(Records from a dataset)
=======
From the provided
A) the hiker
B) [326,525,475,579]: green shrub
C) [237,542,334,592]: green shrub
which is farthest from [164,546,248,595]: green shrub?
=======
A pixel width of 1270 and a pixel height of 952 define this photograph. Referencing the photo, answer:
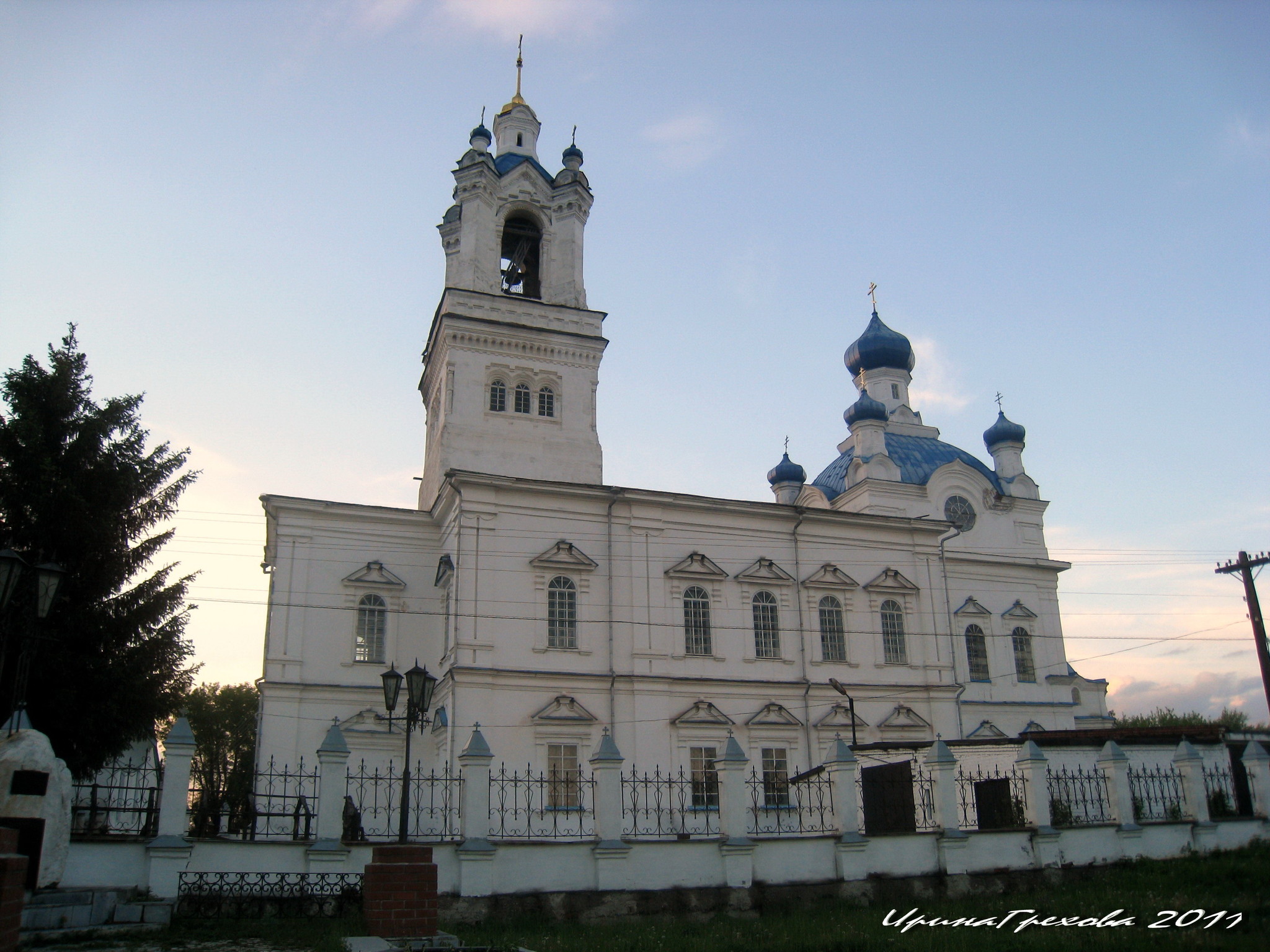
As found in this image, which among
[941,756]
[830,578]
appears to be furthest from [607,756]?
=======
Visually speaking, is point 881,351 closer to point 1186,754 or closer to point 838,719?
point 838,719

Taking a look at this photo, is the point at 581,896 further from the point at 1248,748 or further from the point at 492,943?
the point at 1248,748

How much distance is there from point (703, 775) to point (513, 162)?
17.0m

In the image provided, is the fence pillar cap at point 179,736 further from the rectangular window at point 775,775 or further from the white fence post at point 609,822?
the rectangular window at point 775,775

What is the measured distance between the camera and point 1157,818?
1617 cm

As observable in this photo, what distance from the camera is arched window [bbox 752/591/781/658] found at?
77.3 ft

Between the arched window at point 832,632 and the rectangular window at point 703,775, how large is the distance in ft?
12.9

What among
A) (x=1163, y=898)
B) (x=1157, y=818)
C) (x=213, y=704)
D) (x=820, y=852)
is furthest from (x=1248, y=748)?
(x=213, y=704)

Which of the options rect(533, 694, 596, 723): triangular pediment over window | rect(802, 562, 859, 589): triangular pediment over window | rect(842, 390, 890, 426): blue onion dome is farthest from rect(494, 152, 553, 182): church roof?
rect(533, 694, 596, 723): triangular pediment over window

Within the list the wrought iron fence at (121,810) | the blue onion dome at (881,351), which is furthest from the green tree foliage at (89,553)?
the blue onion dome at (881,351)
=======
EXERCISE OBJECTIVE:
Repeat the records from the line containing "A pixel width" through the line containing "appears to be furthest from [607,756]?", inclusive, and leave the pictures out of your answer.

THE COMPLETED TASK:
A pixel width of 1270 and a pixel height of 952 define this photograph. Referencing the photo, answer:
As found in this image, which among
[941,756]
[830,578]
appears to be furthest from [607,756]?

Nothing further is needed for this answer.